Big Data will become small for management analysis
This means that big data must become small in order to really solve customer problems. Judith Hurwitz puts it this way, “big data analysis is really about small data. Small data, therefore, is the product of big data analysis. Big data will become small so that it is easier to comprehend”. What is “more necessary than ever is the capability to analyze the right data in a timely enough fashion to make decisions and take actions”. Judith says that in the end what is needed is quality data that is consistent, accurate, reliable, complete, timely, reasonable, and valid. The critical point is whether you use map reduce processing or traditional BI means, you shouldn’t throw out your data integration and quality tools. As big data becomes smaller, these will in reality become increasingly important.
So how does Judith see big data evolving? Judith sees big data propelling a lot of new small data. Judith believes that, “getting the right perspective on data quality can be very challenging in the world of big data. With a majority of big data sources, you need to assume that you are working with data that is not clean”. Judith says that we need to accept the fact that a lot of noise will exist in data. It is by searching and pattern matching that you will be able to find some sparks of truth in the midst of some very dirty data”. Judith suggests, therefore, a two phase approach—1) look for patterns in big data without concern for data quality; and 2) after you locate your patterns, applying the same data quality standards that have been applied to traditional data sources.

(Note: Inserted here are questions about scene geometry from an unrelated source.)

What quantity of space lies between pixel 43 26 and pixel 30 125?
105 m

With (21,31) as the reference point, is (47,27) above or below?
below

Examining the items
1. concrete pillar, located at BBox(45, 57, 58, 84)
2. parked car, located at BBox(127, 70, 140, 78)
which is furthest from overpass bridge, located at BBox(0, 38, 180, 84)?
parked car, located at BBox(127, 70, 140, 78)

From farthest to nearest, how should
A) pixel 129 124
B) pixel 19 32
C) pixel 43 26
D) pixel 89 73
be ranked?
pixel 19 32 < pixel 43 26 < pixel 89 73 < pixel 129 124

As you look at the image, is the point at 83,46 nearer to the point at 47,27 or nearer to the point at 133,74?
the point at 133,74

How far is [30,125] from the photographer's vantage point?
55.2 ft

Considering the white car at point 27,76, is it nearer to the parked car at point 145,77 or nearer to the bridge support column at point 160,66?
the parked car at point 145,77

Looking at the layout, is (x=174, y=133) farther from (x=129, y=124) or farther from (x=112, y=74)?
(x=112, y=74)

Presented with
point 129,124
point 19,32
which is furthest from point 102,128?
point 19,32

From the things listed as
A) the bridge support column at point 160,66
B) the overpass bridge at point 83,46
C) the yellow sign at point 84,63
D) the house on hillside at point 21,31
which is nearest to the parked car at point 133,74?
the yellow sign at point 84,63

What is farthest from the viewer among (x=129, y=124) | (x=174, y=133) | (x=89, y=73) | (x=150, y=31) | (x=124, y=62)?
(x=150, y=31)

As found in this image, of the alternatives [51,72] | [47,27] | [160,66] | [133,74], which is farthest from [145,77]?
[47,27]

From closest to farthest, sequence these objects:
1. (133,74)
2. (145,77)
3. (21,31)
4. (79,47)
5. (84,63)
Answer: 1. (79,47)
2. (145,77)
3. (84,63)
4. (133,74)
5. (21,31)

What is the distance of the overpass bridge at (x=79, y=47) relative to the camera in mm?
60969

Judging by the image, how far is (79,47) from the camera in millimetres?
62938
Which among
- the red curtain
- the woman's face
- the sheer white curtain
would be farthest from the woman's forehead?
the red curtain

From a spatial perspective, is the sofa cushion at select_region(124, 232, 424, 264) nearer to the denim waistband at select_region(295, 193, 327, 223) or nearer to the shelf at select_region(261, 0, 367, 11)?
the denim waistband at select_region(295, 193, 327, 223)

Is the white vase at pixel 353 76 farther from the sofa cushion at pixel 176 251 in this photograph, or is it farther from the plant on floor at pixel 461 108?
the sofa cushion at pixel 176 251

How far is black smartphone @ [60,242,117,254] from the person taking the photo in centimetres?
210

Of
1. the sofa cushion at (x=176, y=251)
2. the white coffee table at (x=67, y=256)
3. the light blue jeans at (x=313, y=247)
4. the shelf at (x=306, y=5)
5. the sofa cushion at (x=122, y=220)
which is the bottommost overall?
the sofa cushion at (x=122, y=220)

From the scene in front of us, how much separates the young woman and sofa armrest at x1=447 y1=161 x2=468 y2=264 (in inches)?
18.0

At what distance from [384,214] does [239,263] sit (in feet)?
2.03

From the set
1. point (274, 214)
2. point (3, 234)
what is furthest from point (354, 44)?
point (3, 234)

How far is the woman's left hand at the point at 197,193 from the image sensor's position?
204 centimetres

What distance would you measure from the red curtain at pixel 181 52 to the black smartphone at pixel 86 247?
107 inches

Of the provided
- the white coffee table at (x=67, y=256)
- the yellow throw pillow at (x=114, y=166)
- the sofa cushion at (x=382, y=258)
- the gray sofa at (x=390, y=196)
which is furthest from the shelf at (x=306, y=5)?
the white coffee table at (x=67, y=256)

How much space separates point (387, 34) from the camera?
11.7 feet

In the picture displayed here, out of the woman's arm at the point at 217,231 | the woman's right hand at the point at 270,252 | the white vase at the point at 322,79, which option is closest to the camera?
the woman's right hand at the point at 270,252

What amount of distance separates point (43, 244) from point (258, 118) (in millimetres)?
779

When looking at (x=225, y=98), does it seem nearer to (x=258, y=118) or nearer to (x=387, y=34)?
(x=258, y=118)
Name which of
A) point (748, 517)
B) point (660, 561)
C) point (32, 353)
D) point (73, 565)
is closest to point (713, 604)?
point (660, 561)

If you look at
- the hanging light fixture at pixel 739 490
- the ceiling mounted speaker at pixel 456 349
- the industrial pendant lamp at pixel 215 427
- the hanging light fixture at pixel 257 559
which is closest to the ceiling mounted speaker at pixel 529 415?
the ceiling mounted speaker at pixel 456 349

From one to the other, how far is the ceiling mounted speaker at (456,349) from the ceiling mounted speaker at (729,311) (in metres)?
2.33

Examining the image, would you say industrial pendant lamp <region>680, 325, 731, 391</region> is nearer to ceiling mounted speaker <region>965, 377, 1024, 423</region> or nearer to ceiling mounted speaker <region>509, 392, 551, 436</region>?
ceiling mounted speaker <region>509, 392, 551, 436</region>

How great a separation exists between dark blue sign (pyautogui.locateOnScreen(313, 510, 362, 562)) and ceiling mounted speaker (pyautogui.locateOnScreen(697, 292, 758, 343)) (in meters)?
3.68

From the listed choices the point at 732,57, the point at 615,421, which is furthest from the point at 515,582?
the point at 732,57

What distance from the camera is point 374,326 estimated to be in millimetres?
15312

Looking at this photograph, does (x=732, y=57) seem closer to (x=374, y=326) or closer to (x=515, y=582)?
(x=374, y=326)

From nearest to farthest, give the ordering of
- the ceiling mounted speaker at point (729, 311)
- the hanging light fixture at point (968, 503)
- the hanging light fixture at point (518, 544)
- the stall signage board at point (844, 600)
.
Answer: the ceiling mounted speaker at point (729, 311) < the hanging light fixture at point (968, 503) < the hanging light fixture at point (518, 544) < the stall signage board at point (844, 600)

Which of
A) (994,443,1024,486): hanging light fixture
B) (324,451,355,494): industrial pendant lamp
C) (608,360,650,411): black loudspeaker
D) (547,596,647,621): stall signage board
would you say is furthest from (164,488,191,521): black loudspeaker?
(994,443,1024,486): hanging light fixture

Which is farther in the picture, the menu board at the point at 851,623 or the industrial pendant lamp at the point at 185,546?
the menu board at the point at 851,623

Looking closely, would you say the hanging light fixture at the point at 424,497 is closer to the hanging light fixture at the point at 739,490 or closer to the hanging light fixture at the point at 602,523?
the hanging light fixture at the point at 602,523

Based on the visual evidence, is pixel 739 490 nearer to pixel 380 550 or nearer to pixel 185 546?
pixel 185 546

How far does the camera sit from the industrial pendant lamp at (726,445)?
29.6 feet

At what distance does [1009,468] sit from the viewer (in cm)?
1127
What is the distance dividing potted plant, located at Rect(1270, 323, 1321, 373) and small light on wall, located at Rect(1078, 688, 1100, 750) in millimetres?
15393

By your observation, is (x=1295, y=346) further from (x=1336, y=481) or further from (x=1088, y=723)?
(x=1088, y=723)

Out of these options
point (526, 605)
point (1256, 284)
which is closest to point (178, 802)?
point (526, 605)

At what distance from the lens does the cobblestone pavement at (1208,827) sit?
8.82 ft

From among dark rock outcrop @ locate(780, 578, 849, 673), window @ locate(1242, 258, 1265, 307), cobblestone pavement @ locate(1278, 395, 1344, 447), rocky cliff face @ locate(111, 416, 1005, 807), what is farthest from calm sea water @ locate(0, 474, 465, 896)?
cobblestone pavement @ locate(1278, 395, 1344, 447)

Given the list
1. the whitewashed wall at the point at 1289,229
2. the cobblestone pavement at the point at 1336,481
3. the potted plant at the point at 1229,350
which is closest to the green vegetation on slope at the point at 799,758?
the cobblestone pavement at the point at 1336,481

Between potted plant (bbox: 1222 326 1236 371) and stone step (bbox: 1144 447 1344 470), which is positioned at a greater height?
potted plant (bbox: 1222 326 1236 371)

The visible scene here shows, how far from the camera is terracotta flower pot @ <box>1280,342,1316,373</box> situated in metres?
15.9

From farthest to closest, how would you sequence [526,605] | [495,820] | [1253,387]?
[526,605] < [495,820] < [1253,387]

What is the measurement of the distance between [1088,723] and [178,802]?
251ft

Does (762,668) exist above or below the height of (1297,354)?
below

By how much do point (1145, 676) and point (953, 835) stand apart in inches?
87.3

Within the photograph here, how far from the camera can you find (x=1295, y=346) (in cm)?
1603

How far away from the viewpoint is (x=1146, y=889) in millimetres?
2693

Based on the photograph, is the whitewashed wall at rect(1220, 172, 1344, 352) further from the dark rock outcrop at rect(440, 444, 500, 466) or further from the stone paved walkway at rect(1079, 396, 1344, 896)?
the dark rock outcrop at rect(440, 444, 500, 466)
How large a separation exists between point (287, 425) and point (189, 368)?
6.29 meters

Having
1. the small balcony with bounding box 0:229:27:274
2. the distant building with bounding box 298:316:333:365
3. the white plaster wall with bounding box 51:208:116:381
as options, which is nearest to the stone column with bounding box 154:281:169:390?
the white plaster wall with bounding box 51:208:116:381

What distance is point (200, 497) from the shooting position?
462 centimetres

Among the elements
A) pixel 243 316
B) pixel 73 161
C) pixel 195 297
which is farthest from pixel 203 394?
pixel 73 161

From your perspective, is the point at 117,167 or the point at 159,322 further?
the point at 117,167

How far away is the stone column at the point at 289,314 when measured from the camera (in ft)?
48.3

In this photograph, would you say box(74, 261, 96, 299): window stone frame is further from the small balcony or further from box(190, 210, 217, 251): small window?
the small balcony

For this reason, I believe that history will to a degree repeat itself. Clearly, the big data emperor does have his clothes on, but big data will become smaller and more vertical. Big data will become about relationship discovery and small data will become about quality analysis of data sources. In sum, this means that small data analysis is focused and provides the data for business decision making and big data analysis is broad and is about discovering what data potentially relates to what data. I know this is a bit of different from the hype but it is realistic and makes sense. Remember, in the end, you will still need what business intelligence has refined.